Description
The basic problem here is to determine, when given an input sequence of real values, which distribution it follows. More specifically, for this assignment you are to develop a notebook that reads in a numeric table, and – for each dataset (i.e., each column in the table) – determines the distribution and parameters that gives the closest match to it.
For example, your notebook could be given an input table like this:
D1 | D2 | D3 | D4 | D5 | D6 |
7.1378018 | 6.8581740 | 0.2379494 | 0.1476523 | 5.3174948 | 3.1291521 |
3.3713903 | 6.2437282 | 0.2138276 | 0.1699299 | 1.5583491 | 0.6543210 |
… | … | … | … | … | … |
8.7408465 | 2.7770890 | 2.7271062 | 0.5956197 | 2.3983975 | 8.8628316 |
The columns of this table define six datasets. Your notebook should produce a CSV file HW0_output.csv giving distributions that (it thinks) best fit the data. A correct output file could then look like this:
gamma,9,2, normal,4,2, lognormal,0,1 exponential,1,, chi-squared,5,, logistic,3,2,
For simplicity, the parameters used in this assignment will always be integers, so the printed output should always have integer parameter values.

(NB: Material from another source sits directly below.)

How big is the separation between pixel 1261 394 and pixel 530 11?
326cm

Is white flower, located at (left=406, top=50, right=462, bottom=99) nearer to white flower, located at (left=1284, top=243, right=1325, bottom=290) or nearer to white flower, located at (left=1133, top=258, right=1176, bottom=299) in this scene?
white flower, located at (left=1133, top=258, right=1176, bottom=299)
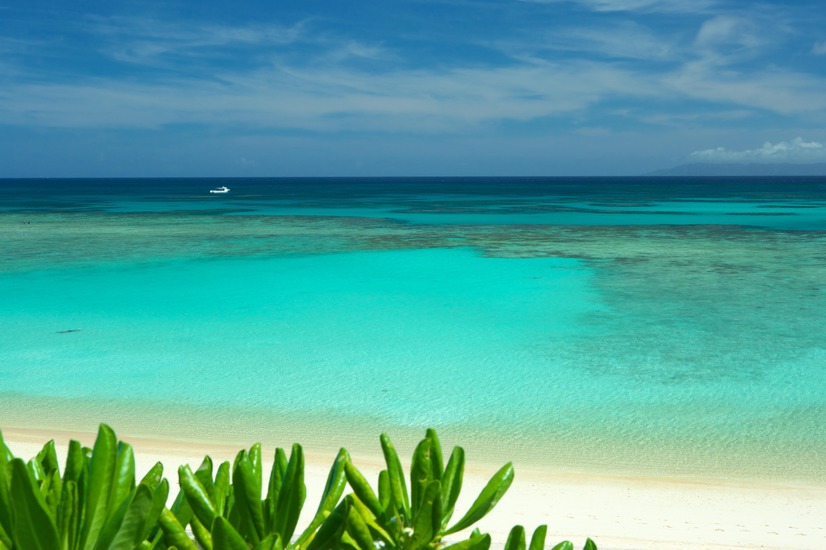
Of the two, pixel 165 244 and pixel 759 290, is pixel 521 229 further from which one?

Your notebook can determine the distribution that fits best in any way you like. However, the fitdistr() function in the MASS library gives a simple way to do this. The notebook describes the assignment in much more detail, and gives orientation about how to do things in R.
In other words: yes, this is a simple assignment. It is intended as a warmup.
After running your notebook on the test input file HW0_test.csv, to complete this assignment please upload two files to CCLE:
- your output CSV file csv
- your notebook file ipynb
The notebook should have the commands you used to produce the output file. All assignment grading in this course will be automated, so please assume that when uploading files. See the HW0 notebook for more details.